**Your objective**
Reproduce the items word for word, from the line containing "Roughly how far" through the line containing "13.8 meters". Leave the pictures out of your copy.

**Provided records**
◇ ◇ ◇ ◇
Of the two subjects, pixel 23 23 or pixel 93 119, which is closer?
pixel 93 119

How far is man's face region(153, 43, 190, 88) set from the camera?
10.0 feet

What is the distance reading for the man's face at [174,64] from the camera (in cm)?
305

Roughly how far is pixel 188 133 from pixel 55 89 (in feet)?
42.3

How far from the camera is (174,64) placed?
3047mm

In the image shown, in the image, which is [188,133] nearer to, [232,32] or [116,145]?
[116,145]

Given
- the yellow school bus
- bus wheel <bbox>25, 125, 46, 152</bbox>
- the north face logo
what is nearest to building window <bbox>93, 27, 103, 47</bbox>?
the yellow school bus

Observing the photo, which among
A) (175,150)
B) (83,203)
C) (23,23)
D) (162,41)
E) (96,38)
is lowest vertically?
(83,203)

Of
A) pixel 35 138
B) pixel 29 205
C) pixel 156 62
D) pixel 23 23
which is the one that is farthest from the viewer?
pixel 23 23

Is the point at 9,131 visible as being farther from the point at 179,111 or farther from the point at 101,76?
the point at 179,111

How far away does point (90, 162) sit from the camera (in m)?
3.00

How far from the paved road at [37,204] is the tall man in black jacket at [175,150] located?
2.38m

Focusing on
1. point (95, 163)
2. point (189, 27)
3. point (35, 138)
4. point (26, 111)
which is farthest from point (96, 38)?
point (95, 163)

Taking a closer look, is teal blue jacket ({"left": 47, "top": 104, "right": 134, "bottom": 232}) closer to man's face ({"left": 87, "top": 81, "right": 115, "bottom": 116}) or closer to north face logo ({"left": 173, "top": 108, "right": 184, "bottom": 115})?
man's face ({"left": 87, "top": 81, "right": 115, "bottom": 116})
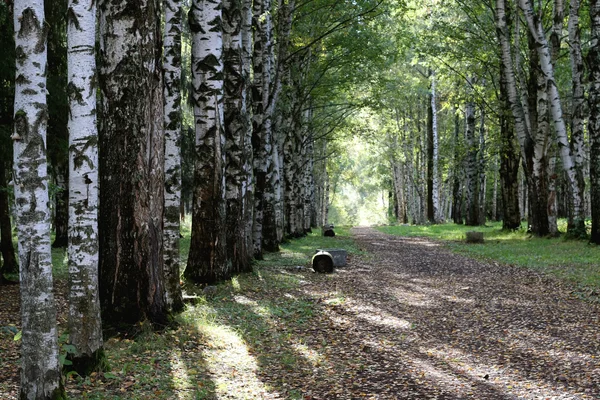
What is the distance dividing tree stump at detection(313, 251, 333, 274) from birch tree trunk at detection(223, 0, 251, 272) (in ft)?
6.65

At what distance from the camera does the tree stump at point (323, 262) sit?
13.8 meters

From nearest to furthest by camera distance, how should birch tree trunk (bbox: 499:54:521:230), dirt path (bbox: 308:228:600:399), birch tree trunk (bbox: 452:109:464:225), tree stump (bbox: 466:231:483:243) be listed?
dirt path (bbox: 308:228:600:399) → tree stump (bbox: 466:231:483:243) → birch tree trunk (bbox: 499:54:521:230) → birch tree trunk (bbox: 452:109:464:225)

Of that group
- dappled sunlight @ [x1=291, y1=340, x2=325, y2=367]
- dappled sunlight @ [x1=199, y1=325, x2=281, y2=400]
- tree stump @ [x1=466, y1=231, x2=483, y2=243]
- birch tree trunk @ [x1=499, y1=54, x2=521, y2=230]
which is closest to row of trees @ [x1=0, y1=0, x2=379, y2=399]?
dappled sunlight @ [x1=199, y1=325, x2=281, y2=400]

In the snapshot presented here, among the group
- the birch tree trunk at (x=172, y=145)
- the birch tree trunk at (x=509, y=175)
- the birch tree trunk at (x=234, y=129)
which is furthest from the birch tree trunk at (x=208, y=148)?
the birch tree trunk at (x=509, y=175)

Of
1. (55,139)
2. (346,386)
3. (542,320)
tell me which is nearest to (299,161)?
(55,139)

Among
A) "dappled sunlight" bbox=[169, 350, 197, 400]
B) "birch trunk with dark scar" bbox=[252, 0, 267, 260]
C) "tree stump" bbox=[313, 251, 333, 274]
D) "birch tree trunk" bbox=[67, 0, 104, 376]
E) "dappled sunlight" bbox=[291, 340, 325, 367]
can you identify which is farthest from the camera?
"birch trunk with dark scar" bbox=[252, 0, 267, 260]

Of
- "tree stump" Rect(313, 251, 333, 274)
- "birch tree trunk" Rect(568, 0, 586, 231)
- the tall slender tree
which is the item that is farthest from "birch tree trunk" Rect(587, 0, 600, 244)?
the tall slender tree

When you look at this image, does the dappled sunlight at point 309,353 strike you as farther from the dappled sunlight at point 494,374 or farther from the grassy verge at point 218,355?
the dappled sunlight at point 494,374

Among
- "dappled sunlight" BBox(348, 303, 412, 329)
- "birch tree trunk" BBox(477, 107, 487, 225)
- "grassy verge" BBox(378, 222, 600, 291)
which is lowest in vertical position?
"dappled sunlight" BBox(348, 303, 412, 329)

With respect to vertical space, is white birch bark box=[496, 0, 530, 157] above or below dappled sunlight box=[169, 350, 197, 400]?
above

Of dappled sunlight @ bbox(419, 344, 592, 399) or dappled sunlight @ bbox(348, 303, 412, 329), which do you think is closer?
dappled sunlight @ bbox(419, 344, 592, 399)

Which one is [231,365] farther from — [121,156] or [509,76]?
[509,76]

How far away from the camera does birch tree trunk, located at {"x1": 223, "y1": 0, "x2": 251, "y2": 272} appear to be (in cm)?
1198

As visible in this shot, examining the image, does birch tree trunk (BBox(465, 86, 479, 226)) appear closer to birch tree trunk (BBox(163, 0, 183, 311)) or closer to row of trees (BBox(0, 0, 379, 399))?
row of trees (BBox(0, 0, 379, 399))
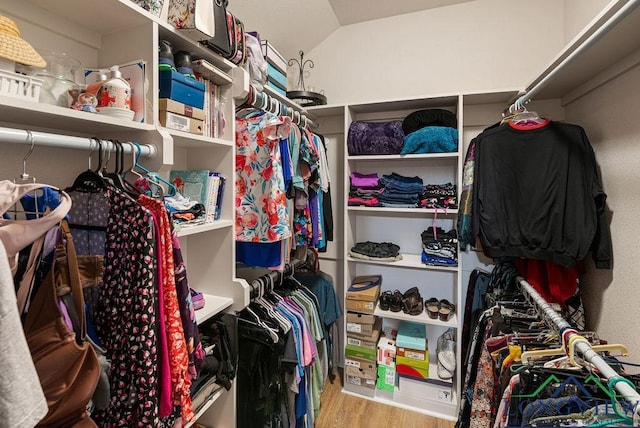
◇ ◇ ◇ ◇
**Solution to the exercise**
Roughly how far is pixel 188 133 from pixel 55 89 (in feet)?
42.3

How far from the camera is (174,64) placed?
3047mm

In the image shown, in the image, which is [188,133] nearer to, [232,32] or [116,145]?
[116,145]

Given
- the yellow school bus
- bus wheel <bbox>25, 125, 46, 152</bbox>
- the north face logo
what is nearest to building window <bbox>93, 27, 103, 47</bbox>?
the yellow school bus

Observing the photo, which among
A) (175,150)
B) (83,203)
C) (23,23)
D) (162,41)
E) (96,38)
is lowest vertically?
(83,203)

Of
A) pixel 35 138
B) pixel 29 205
C) pixel 156 62
D) pixel 23 23
which is the one that is farthest from the viewer?
pixel 23 23

Is the point at 9,131 visible as being farther from the point at 179,111 or farther from the point at 101,76?
the point at 179,111

How far away does point (90, 162) sit from the camera (in m)?
3.00

How far from the paved road at [37,204] is the tall man in black jacket at [175,150] located?
2.38m

Focusing on
1. point (95, 163)
2. point (189, 27)
3. point (35, 138)
4. point (26, 111)
which is farthest from point (96, 38)?
point (95, 163)

Taking a closer look, is teal blue jacket ({"left": 47, "top": 104, "right": 134, "bottom": 232}) closer to man's face ({"left": 87, "top": 81, "right": 115, "bottom": 116}) or closer to north face logo ({"left": 173, "top": 108, "right": 184, "bottom": 115})?
man's face ({"left": 87, "top": 81, "right": 115, "bottom": 116})
What is the distance dividing tree stump at detection(313, 251, 333, 274) from birch tree trunk at detection(223, 0, 251, 272) (in ft)?
6.65

At what distance from the camera does the tree stump at point (323, 262) sit?
13.8 meters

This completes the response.